## Instruction
Set down the whole listing verbatim.

## Extracted records
━━━━━━━━━━━━━━━━
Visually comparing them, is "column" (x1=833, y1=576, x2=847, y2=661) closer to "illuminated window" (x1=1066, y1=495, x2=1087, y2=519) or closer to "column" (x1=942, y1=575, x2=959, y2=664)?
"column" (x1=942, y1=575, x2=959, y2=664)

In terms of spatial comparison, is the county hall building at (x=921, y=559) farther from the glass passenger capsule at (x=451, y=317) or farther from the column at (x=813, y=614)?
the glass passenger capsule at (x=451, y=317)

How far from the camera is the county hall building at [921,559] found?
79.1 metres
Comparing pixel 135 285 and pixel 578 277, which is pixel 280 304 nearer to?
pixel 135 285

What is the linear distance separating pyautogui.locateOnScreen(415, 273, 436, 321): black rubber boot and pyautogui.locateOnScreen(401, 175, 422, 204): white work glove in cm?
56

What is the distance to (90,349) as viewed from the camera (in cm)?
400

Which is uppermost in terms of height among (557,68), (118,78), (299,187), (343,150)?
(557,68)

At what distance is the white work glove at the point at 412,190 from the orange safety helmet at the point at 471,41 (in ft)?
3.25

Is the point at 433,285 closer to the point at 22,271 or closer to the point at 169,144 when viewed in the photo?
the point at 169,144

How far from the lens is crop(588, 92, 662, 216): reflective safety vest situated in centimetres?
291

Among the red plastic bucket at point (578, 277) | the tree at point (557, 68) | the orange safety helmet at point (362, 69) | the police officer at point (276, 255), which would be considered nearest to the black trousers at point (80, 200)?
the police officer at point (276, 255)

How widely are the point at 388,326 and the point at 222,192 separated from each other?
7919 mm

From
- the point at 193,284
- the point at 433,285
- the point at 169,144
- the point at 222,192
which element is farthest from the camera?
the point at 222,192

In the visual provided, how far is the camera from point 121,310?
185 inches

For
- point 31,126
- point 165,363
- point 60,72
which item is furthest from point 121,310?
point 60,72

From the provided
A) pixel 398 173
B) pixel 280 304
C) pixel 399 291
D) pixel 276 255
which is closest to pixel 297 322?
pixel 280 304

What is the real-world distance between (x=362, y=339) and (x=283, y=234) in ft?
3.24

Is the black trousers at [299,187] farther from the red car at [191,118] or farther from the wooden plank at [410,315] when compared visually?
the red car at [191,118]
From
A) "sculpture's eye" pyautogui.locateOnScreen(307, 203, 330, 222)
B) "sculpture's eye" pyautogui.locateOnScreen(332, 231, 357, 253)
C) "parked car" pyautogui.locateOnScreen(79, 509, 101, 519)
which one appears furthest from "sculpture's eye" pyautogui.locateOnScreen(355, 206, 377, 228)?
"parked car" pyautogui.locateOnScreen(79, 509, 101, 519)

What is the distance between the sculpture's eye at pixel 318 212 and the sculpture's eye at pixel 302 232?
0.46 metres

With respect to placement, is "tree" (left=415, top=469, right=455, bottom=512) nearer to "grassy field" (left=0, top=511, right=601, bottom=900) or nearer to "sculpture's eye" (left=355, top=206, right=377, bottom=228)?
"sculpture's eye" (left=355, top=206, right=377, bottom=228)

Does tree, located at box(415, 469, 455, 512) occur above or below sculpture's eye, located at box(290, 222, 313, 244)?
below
━━━━━━━━━━━━━━━━
## Completed exercise
Visually comparing them, is "column" (x1=833, y1=576, x2=847, y2=661) closer to "illuminated window" (x1=1066, y1=495, x2=1087, y2=519) or closer to "column" (x1=942, y1=575, x2=959, y2=664)?
"column" (x1=942, y1=575, x2=959, y2=664)

In terms of spatial comparison, is the county hall building at (x=921, y=559) farther from the glass passenger capsule at (x=451, y=317) or farther from the column at (x=813, y=614)?
the glass passenger capsule at (x=451, y=317)

How far from the camera is the county hall building at [921,559] found?
79.1 metres
Comparing pixel 135 285 and pixel 578 277, which is pixel 280 304 nearer to?
pixel 135 285

What is the linear distance separating pyautogui.locateOnScreen(415, 273, 436, 321): black rubber boot and pyautogui.locateOnScreen(401, 175, 422, 204): white work glove in cm?
56

What is the distance to (90,349) as viewed from the camera (in cm)?
400

Which is uppermost in terms of height among (557,68), (118,78), (299,187), (343,150)?
(557,68)

At what distance is the white work glove at the point at 412,190 from the orange safety helmet at the point at 471,41 (in ft)?
3.25

Is the point at 433,285 closer to the point at 22,271 or closer to the point at 169,144 when viewed in the photo?
the point at 169,144

How far from the lens is crop(588, 92, 662, 216): reflective safety vest situated in centimetres?
291

Among the red plastic bucket at point (578, 277) | the tree at point (557, 68) | the orange safety helmet at point (362, 69) | the police officer at point (276, 255), which would be considered nearest to the black trousers at point (80, 200)?
the police officer at point (276, 255)

How widely are the point at 388,326 and the point at 222,192 separated from each other?
7919 mm

From
- the point at 193,284
- the point at 433,285
- the point at 169,144
- the point at 222,192
which element is farthest from the camera?
the point at 222,192

In the visual provided, how far is the camera from point 121,310?
185 inches

For
- point 31,126
- point 165,363
- point 60,72
which item is furthest from point 121,310?
point 60,72

From the provided
A) pixel 398 173
B) pixel 280 304
C) pixel 399 291
D) pixel 276 255
which is closest to pixel 297 322?
pixel 280 304

What is the real-world distance between (x=362, y=339) and (x=283, y=234) in ft?
3.24

Is the black trousers at [299,187] farther from the red car at [191,118] or farther from the wooden plank at [410,315] when compared visually?
the red car at [191,118]
From
A) "sculpture's eye" pyautogui.locateOnScreen(307, 203, 330, 222)
B) "sculpture's eye" pyautogui.locateOnScreen(332, 231, 357, 253)
C) "parked car" pyautogui.locateOnScreen(79, 509, 101, 519)
which one appears furthest from "sculpture's eye" pyautogui.locateOnScreen(355, 206, 377, 228)?
"parked car" pyautogui.locateOnScreen(79, 509, 101, 519)

What is the distance between the sculpture's eye at pixel 318 212 and the sculpture's eye at pixel 302 232?
0.46 metres

With respect to placement, is "tree" (left=415, top=469, right=455, bottom=512) nearer to "grassy field" (left=0, top=511, right=601, bottom=900) or nearer to "sculpture's eye" (left=355, top=206, right=377, bottom=228)?
"sculpture's eye" (left=355, top=206, right=377, bottom=228)

Does tree, located at box(415, 469, 455, 512) occur above or below sculpture's eye, located at box(290, 222, 313, 244)?
below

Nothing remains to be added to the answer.